Tasks and exercises =>
a - In the passage on the LSE–Refinitiv deal, take the part starting with "Although the deal" and going on through "returned to shareholders.", and write it out again with "bridge loan" swapped for "term loan".
b - Write the next part of the analysis of the LSE–Refinitiv deal, picking up after its final sentence.

Another long-term upside is the creation of an oligopoly in the data analytics and distribution market. With Refinitiv, LSE would leapfrog ICE by leveraging its buy- and sell-side workflow solutions but will still be in direct competition with Bloomberg, an American company providing similar services to those of the target. However, as some commentators fear, the acquirer may not achieve the same market share or margin targets as its rival, as the private-owned Bloomberg is able and willing to sacrifice more financial and organizational resources to retain its market share and outperform LSEG. It is assumed that the acquirer will shift its business strategy and focus on its competitive advantage, which is the integration of Refinitiv’s trading platforms with the LCH, offering superior services and truly flexible pricing to its users.

Risks and Uncertainties

Although the deal is expected to lead to substantial cost savings, it also entails LSE taking on of a $13.5bn bridge loan to cover Refinitiv’s considerable debt.  This has yet to be scrutinised by antitrust regulators in several countries, which may take over one year. Indeed, Refinitiv’s hefty net debt ($13bn) compared to LSE’s ($1.11bn), would materially increase LSE’s leverage and push the combined entity’s debt-to-EV ratio to roughly 25% as opposed to less than 10% for LSE currently. This is notably higher than its competitors. While this places extra pressure on synergies being achieved, LSE’s extra leverage could lead to cash being channelled into debt repayments instead of capital being returned to shareholders.

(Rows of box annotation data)

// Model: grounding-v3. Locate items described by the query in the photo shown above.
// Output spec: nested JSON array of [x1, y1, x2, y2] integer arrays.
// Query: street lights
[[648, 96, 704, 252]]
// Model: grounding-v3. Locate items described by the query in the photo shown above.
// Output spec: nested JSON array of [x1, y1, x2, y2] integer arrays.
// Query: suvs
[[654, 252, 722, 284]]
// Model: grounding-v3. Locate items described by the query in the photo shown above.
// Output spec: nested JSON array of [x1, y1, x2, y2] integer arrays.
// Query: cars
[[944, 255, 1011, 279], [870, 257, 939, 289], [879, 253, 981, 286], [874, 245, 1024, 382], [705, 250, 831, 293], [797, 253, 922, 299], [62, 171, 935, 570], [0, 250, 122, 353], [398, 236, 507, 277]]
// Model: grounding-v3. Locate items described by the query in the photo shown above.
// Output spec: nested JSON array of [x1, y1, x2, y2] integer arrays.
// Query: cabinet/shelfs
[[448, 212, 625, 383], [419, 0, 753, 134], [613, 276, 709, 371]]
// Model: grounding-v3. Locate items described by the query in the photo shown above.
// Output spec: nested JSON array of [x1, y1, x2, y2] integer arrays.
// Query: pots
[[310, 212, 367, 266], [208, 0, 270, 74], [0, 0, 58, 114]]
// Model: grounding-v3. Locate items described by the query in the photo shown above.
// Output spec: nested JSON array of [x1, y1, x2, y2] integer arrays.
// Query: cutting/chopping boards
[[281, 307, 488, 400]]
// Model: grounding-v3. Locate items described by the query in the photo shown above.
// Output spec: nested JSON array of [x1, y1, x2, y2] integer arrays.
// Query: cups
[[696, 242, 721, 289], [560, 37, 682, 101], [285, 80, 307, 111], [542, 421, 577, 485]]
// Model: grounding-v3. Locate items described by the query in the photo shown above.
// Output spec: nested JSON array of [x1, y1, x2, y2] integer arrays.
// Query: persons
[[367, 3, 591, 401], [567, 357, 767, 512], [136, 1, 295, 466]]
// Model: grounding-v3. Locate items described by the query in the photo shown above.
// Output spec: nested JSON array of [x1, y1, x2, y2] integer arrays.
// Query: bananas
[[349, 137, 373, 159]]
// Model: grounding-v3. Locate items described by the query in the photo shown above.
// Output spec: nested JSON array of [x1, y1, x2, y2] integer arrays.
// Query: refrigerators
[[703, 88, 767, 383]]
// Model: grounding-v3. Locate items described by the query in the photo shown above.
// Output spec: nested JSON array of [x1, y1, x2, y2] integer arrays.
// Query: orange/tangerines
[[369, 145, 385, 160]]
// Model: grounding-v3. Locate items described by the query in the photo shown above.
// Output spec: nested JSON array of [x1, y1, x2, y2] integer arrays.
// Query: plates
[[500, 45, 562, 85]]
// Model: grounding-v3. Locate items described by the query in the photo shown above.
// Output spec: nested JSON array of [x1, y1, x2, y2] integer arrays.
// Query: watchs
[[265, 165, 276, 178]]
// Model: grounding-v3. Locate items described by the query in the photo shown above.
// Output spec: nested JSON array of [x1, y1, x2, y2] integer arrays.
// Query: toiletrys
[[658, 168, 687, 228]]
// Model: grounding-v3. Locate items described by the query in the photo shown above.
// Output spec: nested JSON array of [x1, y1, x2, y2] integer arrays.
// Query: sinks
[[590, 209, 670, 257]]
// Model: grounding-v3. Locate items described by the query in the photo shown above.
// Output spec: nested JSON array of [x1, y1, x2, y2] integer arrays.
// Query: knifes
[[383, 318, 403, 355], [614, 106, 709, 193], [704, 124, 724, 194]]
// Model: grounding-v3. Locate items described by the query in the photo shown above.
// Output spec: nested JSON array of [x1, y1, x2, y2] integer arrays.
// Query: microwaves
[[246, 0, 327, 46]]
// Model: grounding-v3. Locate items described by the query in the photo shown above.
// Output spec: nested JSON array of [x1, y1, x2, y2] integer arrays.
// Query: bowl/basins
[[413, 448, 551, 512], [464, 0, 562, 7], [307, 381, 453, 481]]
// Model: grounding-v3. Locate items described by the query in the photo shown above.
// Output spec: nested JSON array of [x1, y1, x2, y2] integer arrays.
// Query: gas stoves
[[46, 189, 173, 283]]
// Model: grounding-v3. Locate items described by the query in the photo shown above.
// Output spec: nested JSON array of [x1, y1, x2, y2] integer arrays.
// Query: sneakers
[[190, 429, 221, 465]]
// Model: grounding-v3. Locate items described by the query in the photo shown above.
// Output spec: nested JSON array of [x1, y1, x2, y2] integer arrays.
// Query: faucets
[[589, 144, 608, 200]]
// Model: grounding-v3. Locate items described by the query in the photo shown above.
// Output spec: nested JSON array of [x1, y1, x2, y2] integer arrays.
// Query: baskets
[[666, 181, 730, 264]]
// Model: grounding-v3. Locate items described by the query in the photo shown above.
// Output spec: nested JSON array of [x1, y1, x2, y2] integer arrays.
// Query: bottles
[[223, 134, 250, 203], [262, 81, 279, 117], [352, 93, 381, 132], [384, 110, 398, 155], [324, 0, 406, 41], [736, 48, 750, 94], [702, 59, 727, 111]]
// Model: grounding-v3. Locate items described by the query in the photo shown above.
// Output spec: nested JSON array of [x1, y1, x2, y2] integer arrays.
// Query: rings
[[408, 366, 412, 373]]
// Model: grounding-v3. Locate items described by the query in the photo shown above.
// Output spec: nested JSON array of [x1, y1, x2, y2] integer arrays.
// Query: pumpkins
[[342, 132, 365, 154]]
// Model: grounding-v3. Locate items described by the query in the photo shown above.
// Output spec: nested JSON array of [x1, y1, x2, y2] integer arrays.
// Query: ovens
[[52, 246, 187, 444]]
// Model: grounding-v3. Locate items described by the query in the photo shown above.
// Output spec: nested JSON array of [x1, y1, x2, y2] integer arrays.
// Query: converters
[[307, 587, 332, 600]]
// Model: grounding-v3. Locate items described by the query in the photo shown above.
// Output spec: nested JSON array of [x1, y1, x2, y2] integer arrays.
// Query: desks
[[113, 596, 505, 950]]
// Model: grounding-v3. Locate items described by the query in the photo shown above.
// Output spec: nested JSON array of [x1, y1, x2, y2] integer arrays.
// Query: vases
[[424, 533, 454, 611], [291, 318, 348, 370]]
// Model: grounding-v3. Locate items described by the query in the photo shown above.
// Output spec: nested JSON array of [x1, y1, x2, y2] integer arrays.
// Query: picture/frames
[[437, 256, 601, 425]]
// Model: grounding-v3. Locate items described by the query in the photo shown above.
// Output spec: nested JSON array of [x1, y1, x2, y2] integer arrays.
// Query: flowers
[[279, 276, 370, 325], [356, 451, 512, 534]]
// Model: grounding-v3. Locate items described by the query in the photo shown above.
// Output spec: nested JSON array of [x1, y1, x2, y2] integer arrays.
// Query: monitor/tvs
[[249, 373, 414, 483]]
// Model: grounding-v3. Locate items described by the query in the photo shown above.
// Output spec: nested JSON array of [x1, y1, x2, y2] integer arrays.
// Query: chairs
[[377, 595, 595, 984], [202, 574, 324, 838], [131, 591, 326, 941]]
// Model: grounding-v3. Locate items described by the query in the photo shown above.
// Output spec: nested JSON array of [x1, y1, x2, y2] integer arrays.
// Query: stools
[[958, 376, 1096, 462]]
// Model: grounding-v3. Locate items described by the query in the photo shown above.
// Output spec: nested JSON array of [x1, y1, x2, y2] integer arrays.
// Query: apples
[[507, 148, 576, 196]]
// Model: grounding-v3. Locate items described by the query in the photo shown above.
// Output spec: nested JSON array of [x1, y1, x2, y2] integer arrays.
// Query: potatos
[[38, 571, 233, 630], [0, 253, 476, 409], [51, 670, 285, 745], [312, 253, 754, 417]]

Responses to the tasks =>
a -
Although the deal is expected to lead to substantial cost savings, it also entails LSE taking on of a $13.5bn term loan to cover Refinitiv’s considerable debt.  This has yet to be scrutinised by antitrust regulators in several countries, which may take over one year. Indeed, Refinitiv’s hefty net debt ($13bn) compared to LSE’s ($1.11bn), would materially increase LSE’s leverage and push the combined entity’s debt-to-EV ratio to roughly 25% as opposed to less than 10% for LSE currently. This is notably higher than its competitors. While this places extra pressure on synergies being achieved, LSE’s extra leverage could lead to cash being channelled into debt repayments instead of capital being returned to shareholders.

b -
Another concern is the question mark above LSE’s position in the case of a hard-Brexit, given the deal is expected to be completed by 2H 2020, following expected regulatory policy changes such as forced relocation. Moreover, regardless of Brexit, uncertainty remains around the outcome of EU proposals to regulate non-EU clearing houses. This may lead to London clearing houses, such as LSE’s LCH, losing billions in daily swaps trading as a result of increased regulatory oversight and higher trading costs for banks. Similarly, though LSE’s main growth drivers will remain the FTSE Russell Indices and LCH, each accounting for 30% of revenue, Capital Markets (20%) is dependent on volatile trading volume. Furthermore, LSE’s CFO announced there could be a head-count reduction in the newly formed group to reduce expenses, given a number overlaps in technology, property and corporate functions. It is also expected that in the long-run, LSE will be subject to a significant increase in costs (particularly depreciation) as a result of continuous investment spending.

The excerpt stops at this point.